Optimal neurodevelopment of the fetus depends in part on an adequate supply of docosahexaenoic acid (DHA), an omega-3 essential fatty acid that is abundant in seafood. A diet lacking in seafood could impair development because of too little long-chain omega-3 fatty acids such as DHA and eicosapentaenoic acid. Nevertheless, federal agencies have recommended limiting seafood consumption by parturients to 340 g per week so as to avoid exposing the fetus to trace amounts of neurotoxins. The investigators used data from the Avon Longitudinal Study of Parents and Children to clarify the influence of maternal seafood intake during pregnancy on developmental, behavioral, and cognitive outcomes at ages 6 months to 8 years. Participating were 11,875 pregnant women who completed a food frequency questionnaire at 32 weeks’ gestation. Children were assessed using items from the Denver Developmental Screening Test as well as the Strengths and Difficulties Questionnaire and verbal and performance intelligence quotient (IQ) scores.

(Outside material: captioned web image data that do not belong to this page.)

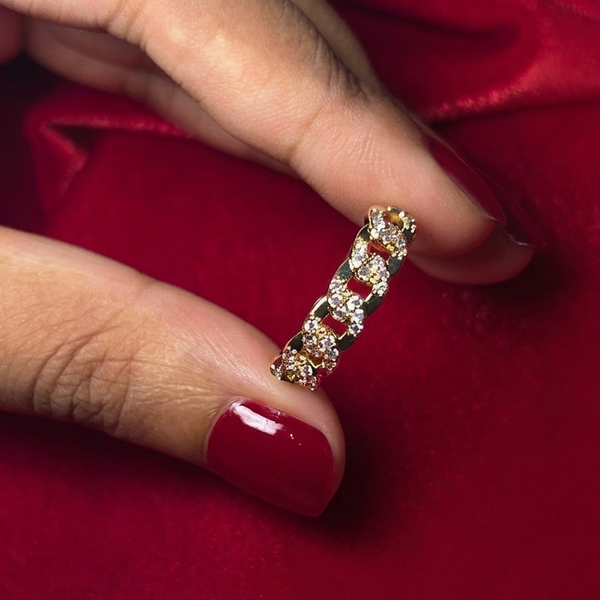 R3_Vajra Kanni Gold Ring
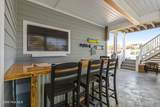 3214 Dolphin Drive - Photo 50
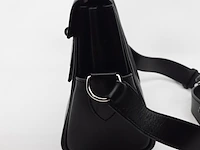 Schoudertas, hermès - afbeelding 16 van  20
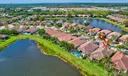 14780 Quay Lane Photo
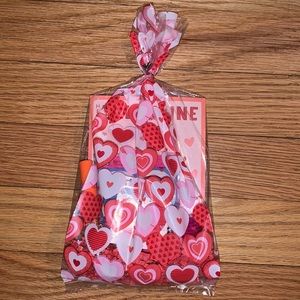Valentine’s Day Goodie Bag Gift (Girls)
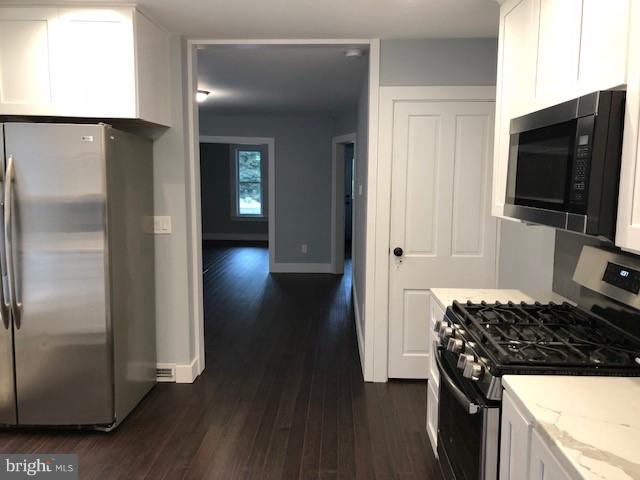 1758 Eden Road Lancaster, PA 17601 - Photo 11 of 23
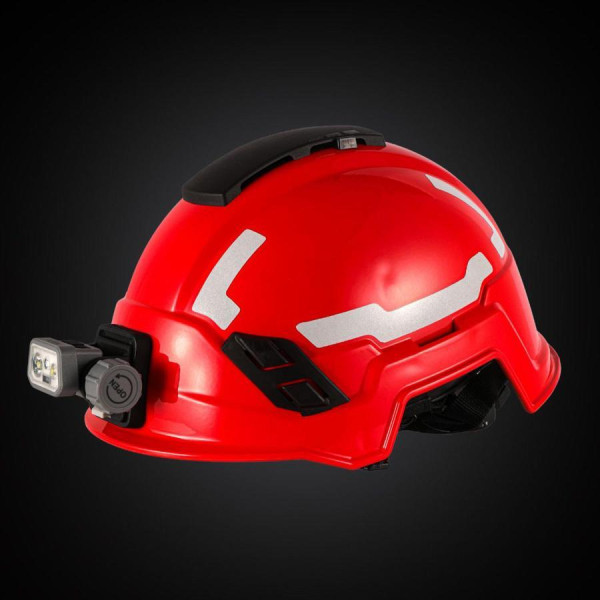 Фонарь налобный Mactronic Prism (650 Lm) Cool White/RGB LED Recharg Type-C Helmet Kit (THL0141) Фонарь налобный Mactronic Prism (650 Lm) Cool White/RGB LED Recharg Type-C Helmet Kit (THL0141)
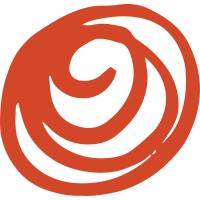 Symon Capital logo - Similar company to Eaton Capital Partners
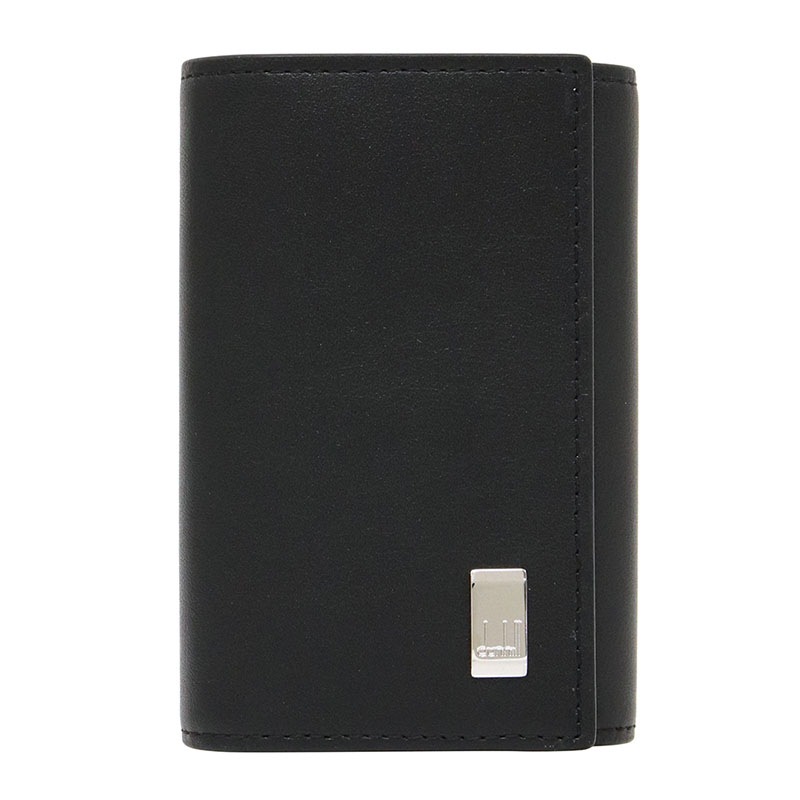 キーケース レザー BLACK サイドカー SIDECAR 6連 メンズ 19f2f50at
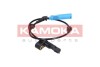 Датчик ABS Kamoka 1060060 (фото 4)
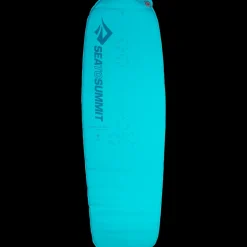 Comfort Light SI Women, självuppblåsbart liggunderlag - Liggunderlag - Comfort Light SI Women, självuppblåsbart liggunderlag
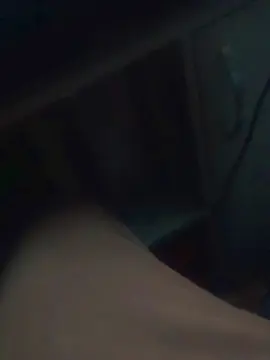 Cam4 Live Sex of chasco1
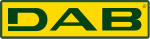 Бренд DAB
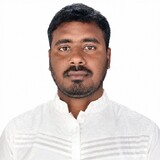 NAYAN AHMED.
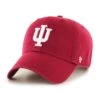 '47 BRAND INDIANA HOOSIERS '47 CLEAN UP
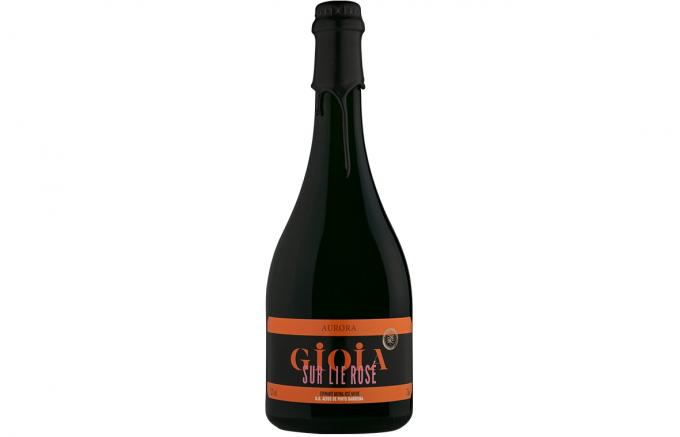 Cooperativa Vinícola Aurora participa da Wine South America com lançamento exclusivo 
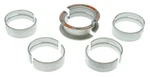 Small Block Ford 260 289 302 Engines Mahle Clevite MS590P-10 Main Bearing Set. Fixed Price $65.56.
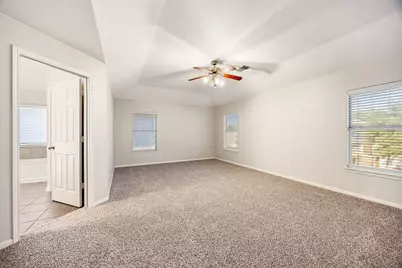 25202 Florina Ranch Drive, Katy, TX 77494 - Photo 17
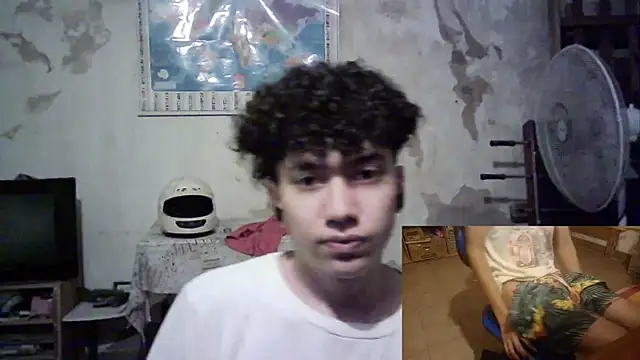 Emv2 online show from 19, 1, 2026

About one-third of women in the study ate up to 340 g of seafood each week, whereas 12% ate no seafood at all while pregnant. Just under one-fourth of women ate more than 340 g weekly. Low seafood consumption correlated with a socially disadvantageous setting including low educational levels and also with less than ideal lifestyles. After adjusting for these and other variables, eating less than 340 g of seafood each week correlated with an increased likelihood of a verbal IQ in the lowest quartile. The odds ratio (OR) for women eating no seafood, compared with those eating more than 340 g weekly, was 1.48 with a 95% confidence interval (CI) of 1.16–1.90. For women eating some seafood but less than 340 per week the OR for low verbal intelligence was 1.09 (95% CI, 0.92–1.29). Low seafood intake also was associated with suboptimal outcomes for prosocial behavior, fine motor function, communicative ability, and social development scores. In each instance, the risk of a suboptimal outcome increased with declining levels of seafood intake. Fewer than 2% of women in this study consumed fish oil supplements while pregnant. Outcomes of infants whose mothers took a supplement but did not eat seafood were similar to those in infants whose mothers did eat seafood. No trend toward benefit in any neurodevelopmental domain was observed when the weekly seafood intake was less than 340 g.
These findings suggest that limiting weekly seafood consumption to less than 340 g may have adverse effects on early childhood neurodevelopment. The authors believe that a lack of essential nutrients is more harmful than potential exposure to the trace contaminants present in some seafood.